Given entries Start Marker

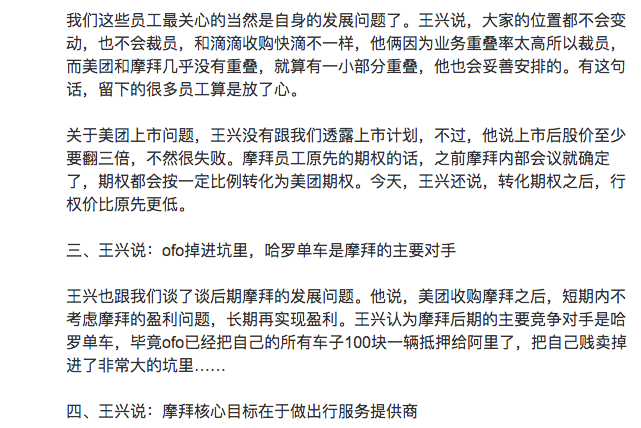 王兴出席摩拜全员大会 承诺不会裁员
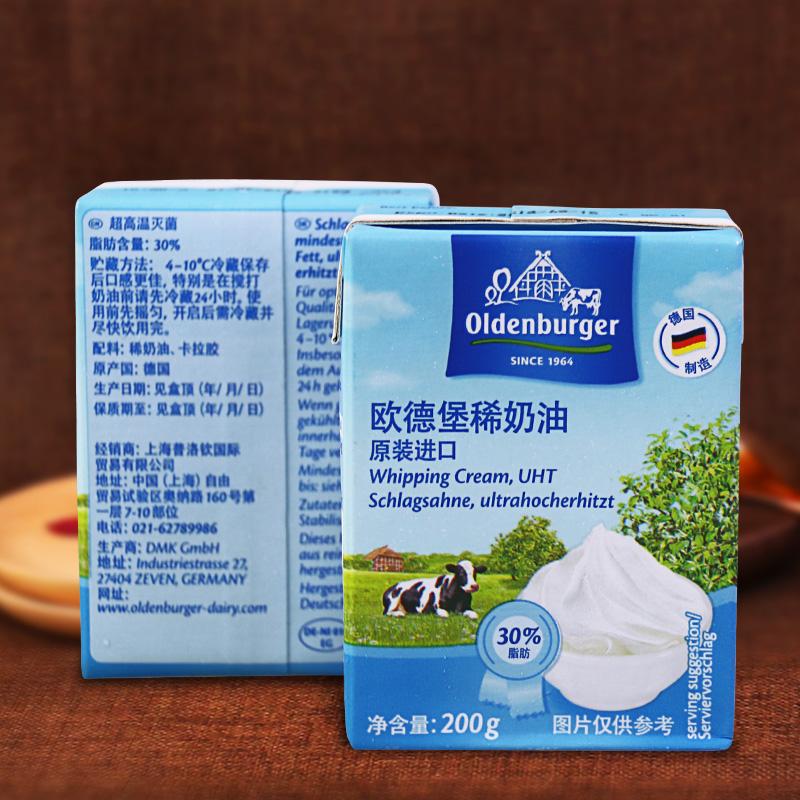 德国小欧德堡稀奶油淡奶油动物鲜奶油烘焙奶茶原料裱花易打发200g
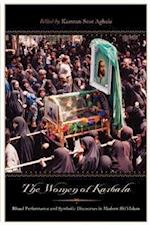 The Women of Karbala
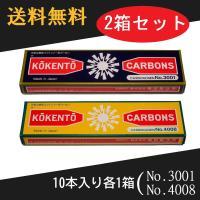 コウケントー 光線治療器用カーボン 3001番 4008番 セット 10本入り各1箱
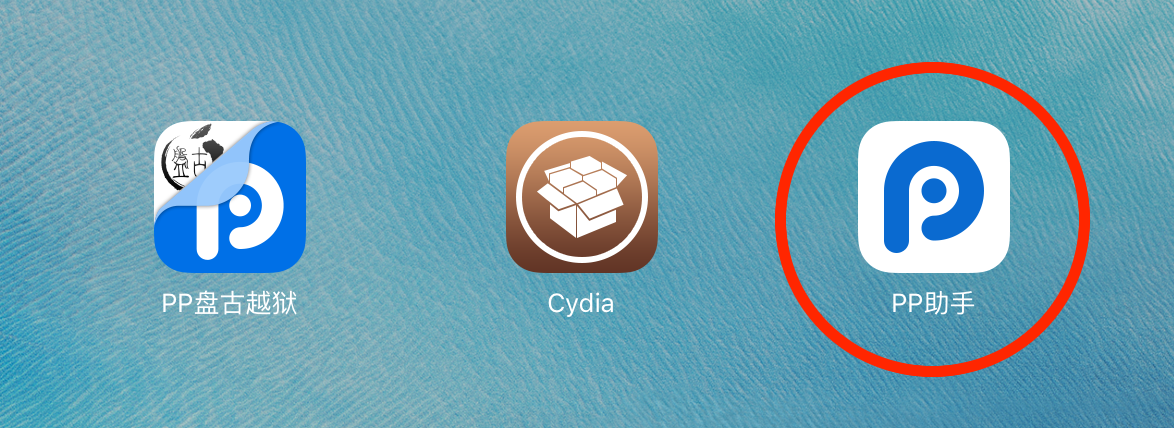 Removing the PP App Store From iOS 9.3.3 Jailbreak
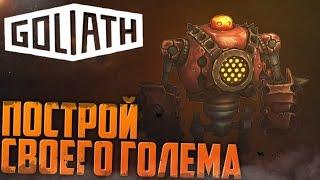 Goliath | (Обзор ЛЕГА ПЛЕЙ) - ПОСТРОЙКА СВОЕГО ГОЛИАФА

Given entries End Marker

- Task to carry out
Exactly what appears in the records above must be returned, apart from the pictures.

- Answer to this problem
 王兴出席摩拜全员大会 承诺不会裁员
 德国小欧德堡稀奶油淡奶油动物鲜奶油烘焙奶茶原料裱花易打发200g
 The Women of Karbala
 コウケントー 光線治療器用カーボン 3001番 4008番 セット 10本入り各1箱
 Removing the PP App Store From iOS 9.3.3 Jailbreak
 Goliath | (Обзор ЛЕГА ПЛЕЙ) - ПОСТРОЙКА СВОЕГО ГОЛИАФА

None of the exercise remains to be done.